■ **Document segment**
=====

BRITAIN: Tony Blair's name isn't on the ballot but he faces a crucial vote as Britons go to the polls in local elections widely seen as a referendum on the prime minister and his problems.

Blair has suffered through a rough couple of months and voters could use town and city council elections around England to punish him for a slew of scandals.

They include officials' failure to screen 1,000 foreign prisoners for deportation before freeing them, allegations Blair nominated Labour's financial backers to seats in the House of Lords and even the deputy prime minister's extramarital affair.

Voters are choosing representatives to fill 4,360 seats in 176 local authorities and municipal councils across England, a little less than half of all English councils. London is the biggest battleground, with elections in all 32 boroughs.

If Labour candidates fare poorly and the party loses control of councils, it could heighten dissatisfaction with Blair in the party ranks and intensify calls for him to step aside and let his likely successor, Treasury chief Gordon Brown, take over as prime minister.

The string of troubles has left many longtime Labour supporters dispirited and could help the opposition Conservatives and third-party Liberal Democrats snatch seats.

"This is an opportunity to register a protest vote," said north Londoner Steve Harman, who said he votes Labour in national elections but will back the Green Party this time.

=====

■ **Listed records**
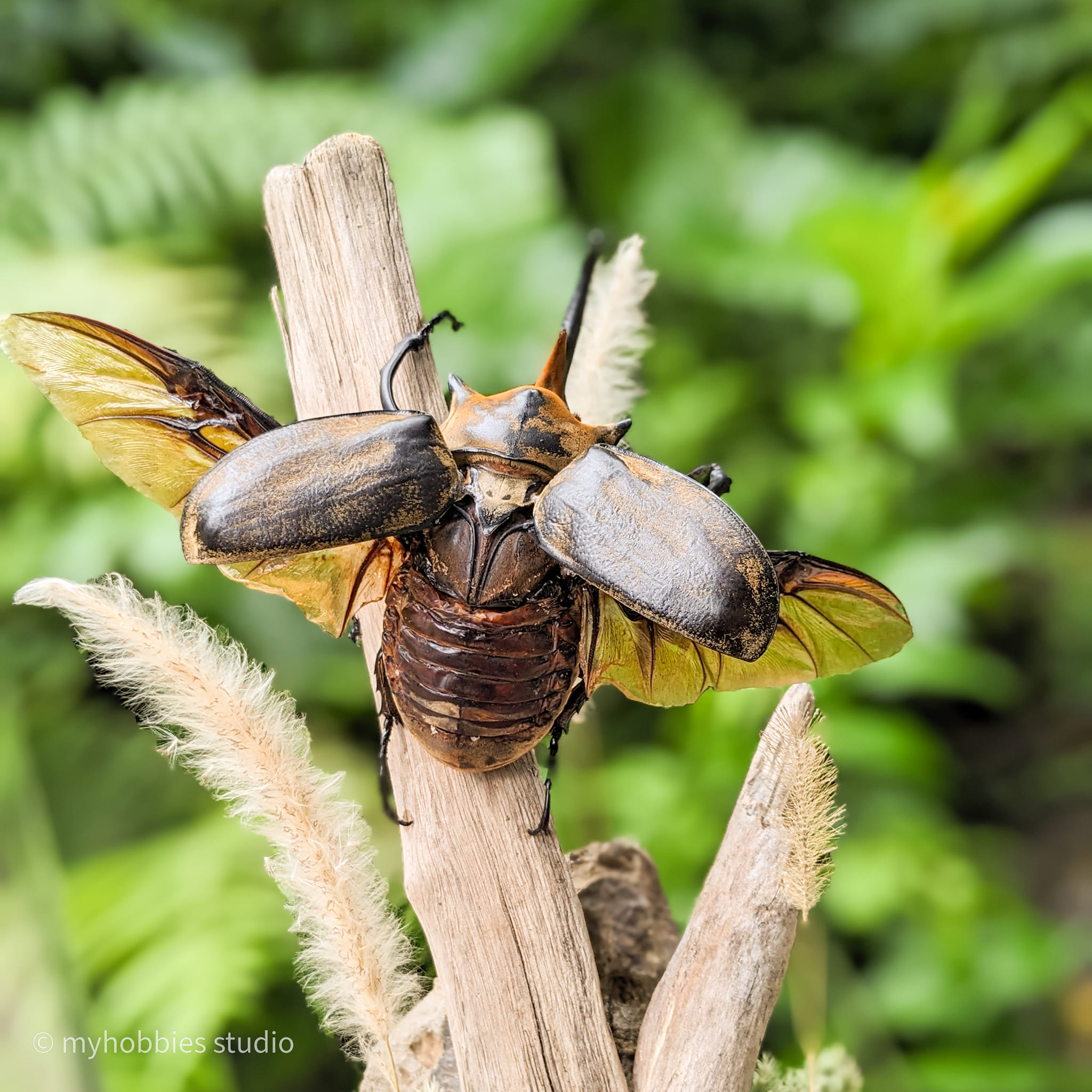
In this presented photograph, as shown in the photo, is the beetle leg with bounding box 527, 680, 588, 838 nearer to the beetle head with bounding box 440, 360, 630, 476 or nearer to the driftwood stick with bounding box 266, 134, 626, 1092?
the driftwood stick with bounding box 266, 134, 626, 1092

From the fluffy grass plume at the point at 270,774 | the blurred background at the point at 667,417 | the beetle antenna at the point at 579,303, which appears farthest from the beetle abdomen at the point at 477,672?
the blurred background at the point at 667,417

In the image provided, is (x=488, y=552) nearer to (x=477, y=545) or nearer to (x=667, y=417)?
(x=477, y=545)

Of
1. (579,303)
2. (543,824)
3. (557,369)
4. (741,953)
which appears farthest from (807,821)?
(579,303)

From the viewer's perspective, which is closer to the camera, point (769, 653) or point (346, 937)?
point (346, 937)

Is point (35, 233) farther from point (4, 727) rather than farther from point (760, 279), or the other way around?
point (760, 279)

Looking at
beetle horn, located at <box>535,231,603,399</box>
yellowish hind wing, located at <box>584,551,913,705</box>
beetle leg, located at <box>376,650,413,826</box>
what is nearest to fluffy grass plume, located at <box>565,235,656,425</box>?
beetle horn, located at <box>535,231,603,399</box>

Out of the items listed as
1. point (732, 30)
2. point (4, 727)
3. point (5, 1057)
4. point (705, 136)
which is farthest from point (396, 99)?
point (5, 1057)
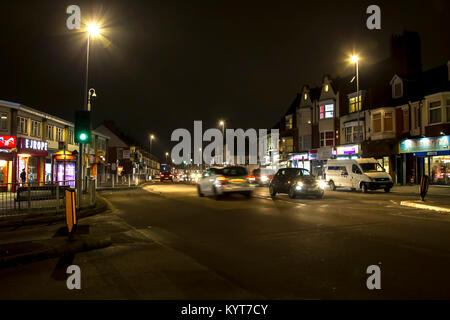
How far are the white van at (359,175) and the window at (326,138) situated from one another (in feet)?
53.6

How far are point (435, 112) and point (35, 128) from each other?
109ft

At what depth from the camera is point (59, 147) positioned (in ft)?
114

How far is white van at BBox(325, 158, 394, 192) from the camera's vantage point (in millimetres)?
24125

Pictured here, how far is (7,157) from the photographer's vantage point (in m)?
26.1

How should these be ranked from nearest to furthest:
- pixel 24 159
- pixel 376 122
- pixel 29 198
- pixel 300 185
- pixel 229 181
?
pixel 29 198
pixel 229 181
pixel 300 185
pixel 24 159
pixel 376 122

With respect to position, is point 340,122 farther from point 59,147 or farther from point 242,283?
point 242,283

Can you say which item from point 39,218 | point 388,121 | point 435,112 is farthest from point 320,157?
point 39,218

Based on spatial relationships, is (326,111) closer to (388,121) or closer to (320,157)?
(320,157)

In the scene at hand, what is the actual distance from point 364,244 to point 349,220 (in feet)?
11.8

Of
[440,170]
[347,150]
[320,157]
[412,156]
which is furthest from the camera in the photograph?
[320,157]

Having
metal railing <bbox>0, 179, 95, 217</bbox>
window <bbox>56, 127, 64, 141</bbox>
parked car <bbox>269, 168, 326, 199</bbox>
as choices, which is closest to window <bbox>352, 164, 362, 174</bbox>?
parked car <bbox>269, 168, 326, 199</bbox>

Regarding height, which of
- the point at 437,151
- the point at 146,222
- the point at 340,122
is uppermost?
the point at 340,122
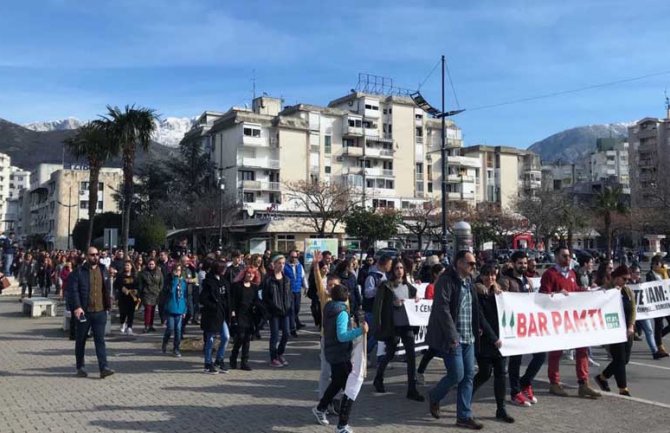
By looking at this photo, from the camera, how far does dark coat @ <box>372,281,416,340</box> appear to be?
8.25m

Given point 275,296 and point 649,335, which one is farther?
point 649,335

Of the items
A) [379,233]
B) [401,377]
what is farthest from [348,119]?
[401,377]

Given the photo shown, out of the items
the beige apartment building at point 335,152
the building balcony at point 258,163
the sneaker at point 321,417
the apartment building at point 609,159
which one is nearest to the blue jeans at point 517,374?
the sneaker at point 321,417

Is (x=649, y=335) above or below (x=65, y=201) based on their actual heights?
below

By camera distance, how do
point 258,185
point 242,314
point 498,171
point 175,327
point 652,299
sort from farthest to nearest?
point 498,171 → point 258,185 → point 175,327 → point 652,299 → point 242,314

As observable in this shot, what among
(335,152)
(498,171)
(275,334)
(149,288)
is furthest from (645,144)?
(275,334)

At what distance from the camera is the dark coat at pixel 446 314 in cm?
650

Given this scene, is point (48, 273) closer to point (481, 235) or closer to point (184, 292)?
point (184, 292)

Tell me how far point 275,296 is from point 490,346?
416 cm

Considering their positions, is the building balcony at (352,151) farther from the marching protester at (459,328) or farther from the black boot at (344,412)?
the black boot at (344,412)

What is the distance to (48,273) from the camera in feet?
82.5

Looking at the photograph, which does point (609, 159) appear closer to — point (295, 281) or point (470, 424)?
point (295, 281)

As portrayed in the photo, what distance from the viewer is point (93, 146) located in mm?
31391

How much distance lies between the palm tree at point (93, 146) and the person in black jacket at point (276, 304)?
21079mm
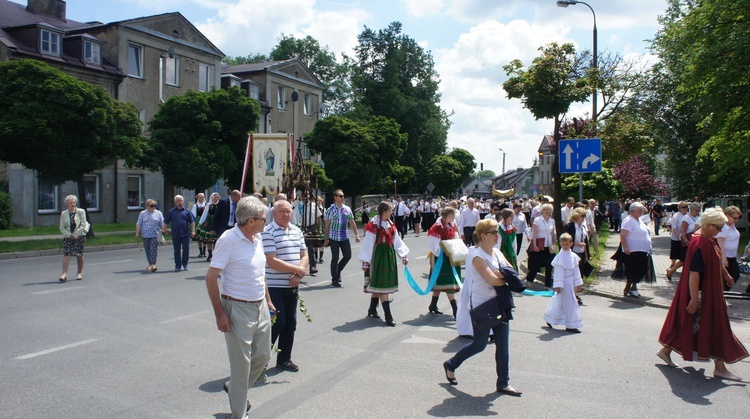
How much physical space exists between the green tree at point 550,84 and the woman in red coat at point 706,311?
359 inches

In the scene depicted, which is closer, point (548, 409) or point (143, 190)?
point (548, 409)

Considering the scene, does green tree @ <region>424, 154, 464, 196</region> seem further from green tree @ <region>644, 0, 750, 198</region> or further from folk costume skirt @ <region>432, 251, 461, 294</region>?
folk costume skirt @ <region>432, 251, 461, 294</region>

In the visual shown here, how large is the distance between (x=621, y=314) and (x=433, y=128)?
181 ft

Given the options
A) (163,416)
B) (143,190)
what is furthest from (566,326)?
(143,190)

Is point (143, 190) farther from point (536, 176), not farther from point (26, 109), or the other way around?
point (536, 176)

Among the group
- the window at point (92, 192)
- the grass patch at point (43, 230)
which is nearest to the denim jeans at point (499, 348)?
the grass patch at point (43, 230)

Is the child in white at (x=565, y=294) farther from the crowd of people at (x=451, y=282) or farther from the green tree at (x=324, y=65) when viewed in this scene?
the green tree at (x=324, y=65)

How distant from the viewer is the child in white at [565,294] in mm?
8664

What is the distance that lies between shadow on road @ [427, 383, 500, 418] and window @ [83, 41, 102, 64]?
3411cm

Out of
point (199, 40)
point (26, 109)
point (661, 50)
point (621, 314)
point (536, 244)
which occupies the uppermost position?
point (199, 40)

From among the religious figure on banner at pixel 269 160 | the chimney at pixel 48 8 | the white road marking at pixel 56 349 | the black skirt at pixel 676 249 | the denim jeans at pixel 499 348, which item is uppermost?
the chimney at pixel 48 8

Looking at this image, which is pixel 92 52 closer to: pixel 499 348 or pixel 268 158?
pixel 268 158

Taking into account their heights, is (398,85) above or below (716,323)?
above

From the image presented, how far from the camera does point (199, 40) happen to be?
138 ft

=====

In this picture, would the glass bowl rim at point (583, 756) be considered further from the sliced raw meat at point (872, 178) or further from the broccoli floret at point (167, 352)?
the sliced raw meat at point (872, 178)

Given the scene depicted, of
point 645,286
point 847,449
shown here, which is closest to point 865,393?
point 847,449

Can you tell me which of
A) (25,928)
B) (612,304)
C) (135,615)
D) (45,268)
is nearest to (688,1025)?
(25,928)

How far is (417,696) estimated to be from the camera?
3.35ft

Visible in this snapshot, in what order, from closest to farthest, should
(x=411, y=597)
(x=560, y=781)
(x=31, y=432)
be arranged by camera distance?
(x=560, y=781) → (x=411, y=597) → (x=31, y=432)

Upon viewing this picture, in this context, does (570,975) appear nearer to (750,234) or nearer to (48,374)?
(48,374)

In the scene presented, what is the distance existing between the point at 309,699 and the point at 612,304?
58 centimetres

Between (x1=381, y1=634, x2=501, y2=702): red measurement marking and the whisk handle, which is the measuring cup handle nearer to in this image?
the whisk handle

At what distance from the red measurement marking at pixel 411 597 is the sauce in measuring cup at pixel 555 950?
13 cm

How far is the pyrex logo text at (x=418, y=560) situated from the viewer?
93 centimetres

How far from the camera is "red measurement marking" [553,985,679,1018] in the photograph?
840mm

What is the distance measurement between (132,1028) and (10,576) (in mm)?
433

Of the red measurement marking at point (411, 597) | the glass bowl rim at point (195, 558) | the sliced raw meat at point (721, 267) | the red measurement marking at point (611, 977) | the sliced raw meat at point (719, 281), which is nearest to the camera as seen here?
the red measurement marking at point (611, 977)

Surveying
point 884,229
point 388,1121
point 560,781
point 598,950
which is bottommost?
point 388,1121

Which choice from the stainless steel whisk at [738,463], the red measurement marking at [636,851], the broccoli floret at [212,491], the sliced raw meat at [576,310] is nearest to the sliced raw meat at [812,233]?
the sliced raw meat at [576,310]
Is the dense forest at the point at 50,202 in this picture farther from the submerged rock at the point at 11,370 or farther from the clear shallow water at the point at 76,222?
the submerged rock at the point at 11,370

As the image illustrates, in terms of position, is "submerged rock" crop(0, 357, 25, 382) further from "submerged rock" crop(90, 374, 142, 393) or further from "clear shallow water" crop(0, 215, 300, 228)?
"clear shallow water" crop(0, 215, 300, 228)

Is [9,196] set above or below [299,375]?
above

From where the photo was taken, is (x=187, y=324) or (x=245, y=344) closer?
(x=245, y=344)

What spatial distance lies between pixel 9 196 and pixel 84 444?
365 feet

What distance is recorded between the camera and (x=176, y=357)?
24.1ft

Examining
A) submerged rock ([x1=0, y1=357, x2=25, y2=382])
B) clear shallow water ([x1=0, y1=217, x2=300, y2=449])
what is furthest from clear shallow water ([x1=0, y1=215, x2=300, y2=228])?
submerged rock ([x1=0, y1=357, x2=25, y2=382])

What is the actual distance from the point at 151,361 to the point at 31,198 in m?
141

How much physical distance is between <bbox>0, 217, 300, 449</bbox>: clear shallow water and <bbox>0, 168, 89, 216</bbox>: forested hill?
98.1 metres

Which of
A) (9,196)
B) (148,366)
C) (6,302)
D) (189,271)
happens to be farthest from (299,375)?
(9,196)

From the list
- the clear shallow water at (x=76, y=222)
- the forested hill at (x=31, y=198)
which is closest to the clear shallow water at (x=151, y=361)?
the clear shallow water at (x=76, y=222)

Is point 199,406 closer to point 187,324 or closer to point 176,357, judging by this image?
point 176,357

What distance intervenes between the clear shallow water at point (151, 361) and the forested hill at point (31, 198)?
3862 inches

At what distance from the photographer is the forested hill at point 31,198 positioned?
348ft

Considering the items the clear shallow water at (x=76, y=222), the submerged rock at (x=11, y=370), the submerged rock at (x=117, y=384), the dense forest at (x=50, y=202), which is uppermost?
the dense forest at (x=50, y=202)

=====

■ **Directions**
(a) In the news report on England's local elections, how many seats are voters filling?
(b) Name every political party mentioned in the news report on England's local elections.
(c) Carry on the news report about England's local elections from its last paragraph.

■ **Answers for this exercise**
(a) 4,360 seats in 176 local authorities and municipal councils.

(b) Labour, the Conservatives, the Liberal Democrats, the Green Party

(c)
Cameron, who took charge of the Tories in December, also faces an important test Thursday - he hopes electoral gains will prove the overhaul he's giving his long-sidelined party is just the medicine it needs. Lackluster results could embolden critics on the party's right who are unhappy he is pulling the party toward the center. Cameron has seized on revelations that the government failed to consider deportation for some foreign criminals when they were released from prison.

The furor over the releases could boost the far-right, anti-immigrant British National Party, which is hoping to pick up seats.

Blair has urged voters to focus on the big picture of Labour's accomplishments rather than the government's recent troubles, which he says are minor and have been hyped by the media.

"I just ask people one question," he said at a south London campaign rally Wednesday. "Think back 10 years ago when the Tories were in government. ... Is the economy not stronger, is the health service not better, are our schools not better equipped, is investment in our communities not greater now than it was?" Crime and immigration are key political issues, so Home Secretary Charles Clarke's announcement last week that officials had failed to properly screen 1,023 foreign criminals for deportation when they were released from prison over the past seven years was potentially very damaging.

Clarke said Wednesday that 38 of the 79 most serious released offenders were still at large.